> Written exercise
Starting with the line that contains "How far are" and going on through the end of the data, give each line as a row of a Markdown table with the columns Row and Text, leaving out blank lines.

> Spatial reasoning question data
┄┄┄┄┄┄┄┄┄┄┄┄┄┄┄┄┄┄┄┄

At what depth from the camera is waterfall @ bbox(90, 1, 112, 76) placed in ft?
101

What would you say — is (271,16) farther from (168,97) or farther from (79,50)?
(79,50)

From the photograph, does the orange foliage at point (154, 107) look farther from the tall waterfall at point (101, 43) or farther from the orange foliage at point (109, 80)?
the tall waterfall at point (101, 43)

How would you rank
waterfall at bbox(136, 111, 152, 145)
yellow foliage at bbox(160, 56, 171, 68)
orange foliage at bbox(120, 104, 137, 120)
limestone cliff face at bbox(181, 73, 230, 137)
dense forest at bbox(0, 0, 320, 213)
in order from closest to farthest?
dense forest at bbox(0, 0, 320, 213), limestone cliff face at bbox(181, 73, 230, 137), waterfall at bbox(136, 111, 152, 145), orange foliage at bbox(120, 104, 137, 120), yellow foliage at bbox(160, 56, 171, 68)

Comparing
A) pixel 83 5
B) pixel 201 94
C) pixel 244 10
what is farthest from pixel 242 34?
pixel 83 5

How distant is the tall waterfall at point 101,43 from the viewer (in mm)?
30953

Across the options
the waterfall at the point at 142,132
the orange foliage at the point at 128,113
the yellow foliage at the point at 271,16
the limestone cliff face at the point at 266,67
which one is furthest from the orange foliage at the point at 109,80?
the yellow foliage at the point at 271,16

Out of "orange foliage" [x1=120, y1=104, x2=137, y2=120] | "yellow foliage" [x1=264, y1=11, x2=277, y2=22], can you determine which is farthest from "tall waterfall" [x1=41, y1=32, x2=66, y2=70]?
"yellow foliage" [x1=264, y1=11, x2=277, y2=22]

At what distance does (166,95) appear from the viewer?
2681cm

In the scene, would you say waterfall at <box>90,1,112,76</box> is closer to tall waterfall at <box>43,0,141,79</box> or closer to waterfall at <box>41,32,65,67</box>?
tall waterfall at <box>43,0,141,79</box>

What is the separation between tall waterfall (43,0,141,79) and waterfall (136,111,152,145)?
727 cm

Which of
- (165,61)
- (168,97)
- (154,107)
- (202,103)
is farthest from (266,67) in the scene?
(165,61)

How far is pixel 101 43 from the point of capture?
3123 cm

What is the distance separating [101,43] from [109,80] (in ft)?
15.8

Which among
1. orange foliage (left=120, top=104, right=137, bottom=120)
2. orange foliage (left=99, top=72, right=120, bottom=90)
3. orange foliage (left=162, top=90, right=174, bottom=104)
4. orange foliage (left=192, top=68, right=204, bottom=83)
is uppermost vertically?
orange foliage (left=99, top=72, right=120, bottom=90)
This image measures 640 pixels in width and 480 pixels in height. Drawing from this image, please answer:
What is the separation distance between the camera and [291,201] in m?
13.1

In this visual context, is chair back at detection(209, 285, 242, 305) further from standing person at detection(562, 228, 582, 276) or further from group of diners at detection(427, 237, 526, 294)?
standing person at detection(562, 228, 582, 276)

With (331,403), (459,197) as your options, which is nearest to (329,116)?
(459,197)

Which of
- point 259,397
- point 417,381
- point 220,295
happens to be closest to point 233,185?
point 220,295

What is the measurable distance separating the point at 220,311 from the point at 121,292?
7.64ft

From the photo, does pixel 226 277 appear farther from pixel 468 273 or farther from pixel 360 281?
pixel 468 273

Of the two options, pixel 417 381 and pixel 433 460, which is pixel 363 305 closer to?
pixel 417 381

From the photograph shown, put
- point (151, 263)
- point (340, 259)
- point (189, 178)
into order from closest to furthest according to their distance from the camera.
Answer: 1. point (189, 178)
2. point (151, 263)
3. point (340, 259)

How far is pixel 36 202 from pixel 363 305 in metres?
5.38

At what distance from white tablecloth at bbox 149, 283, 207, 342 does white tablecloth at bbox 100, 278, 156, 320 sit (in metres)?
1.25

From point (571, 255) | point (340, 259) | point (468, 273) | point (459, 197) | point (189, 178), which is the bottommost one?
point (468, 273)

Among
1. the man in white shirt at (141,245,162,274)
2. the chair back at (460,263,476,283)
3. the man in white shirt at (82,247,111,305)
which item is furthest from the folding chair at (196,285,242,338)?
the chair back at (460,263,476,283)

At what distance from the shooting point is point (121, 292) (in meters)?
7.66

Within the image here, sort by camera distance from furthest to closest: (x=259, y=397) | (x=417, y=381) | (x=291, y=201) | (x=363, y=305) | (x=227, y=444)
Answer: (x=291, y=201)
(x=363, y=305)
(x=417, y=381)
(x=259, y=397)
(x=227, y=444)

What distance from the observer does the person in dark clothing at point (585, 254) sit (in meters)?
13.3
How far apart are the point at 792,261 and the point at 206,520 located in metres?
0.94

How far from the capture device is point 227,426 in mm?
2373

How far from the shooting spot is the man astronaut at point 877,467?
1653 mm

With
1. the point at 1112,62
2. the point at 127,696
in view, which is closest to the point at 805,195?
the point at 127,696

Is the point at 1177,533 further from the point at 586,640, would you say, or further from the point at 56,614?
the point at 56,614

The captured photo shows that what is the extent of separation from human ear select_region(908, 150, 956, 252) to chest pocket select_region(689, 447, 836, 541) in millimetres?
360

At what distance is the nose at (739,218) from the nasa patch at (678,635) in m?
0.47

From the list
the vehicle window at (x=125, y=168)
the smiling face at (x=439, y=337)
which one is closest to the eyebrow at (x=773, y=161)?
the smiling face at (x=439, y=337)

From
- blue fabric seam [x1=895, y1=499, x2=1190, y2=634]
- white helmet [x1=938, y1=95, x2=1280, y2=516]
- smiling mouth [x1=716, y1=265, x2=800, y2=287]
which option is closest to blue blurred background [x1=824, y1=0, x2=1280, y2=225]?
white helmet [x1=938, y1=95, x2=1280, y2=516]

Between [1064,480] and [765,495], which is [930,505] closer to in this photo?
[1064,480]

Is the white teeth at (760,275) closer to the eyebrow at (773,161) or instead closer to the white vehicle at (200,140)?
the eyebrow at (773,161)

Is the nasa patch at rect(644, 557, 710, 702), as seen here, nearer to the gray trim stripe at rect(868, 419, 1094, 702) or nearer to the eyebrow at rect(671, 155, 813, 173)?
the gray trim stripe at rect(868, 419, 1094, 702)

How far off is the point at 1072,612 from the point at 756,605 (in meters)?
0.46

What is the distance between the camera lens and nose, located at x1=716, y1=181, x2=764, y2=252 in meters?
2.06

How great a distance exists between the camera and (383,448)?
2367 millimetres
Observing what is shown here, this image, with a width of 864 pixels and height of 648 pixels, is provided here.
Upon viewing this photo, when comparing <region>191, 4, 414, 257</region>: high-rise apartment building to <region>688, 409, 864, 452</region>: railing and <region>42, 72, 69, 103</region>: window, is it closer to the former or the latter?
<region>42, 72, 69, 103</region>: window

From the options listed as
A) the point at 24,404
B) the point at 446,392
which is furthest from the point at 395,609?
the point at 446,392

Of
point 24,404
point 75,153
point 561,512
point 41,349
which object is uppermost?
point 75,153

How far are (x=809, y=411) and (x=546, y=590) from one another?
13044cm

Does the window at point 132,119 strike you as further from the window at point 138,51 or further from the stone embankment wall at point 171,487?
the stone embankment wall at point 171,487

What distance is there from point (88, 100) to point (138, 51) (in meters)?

┄┄┄┄┄┄┄┄┄┄┄┄┄┄┄┄┄┄┄┄

> Response for this exercise
| Row | Text |
|---|---|
| 1 | How far are (x=809, y=411) and (x=546, y=590) from one another? |
| 2 | 13044cm |
| 3 | Does the window at point 132,119 strike you as further from the window at point 138,51 or further from the stone embankment wall at point 171,487? |
| 4 | the stone embankment wall at point 171,487 |
| 5 | What distance is there from point (88, 100) to point (138, 51) (in meters)? |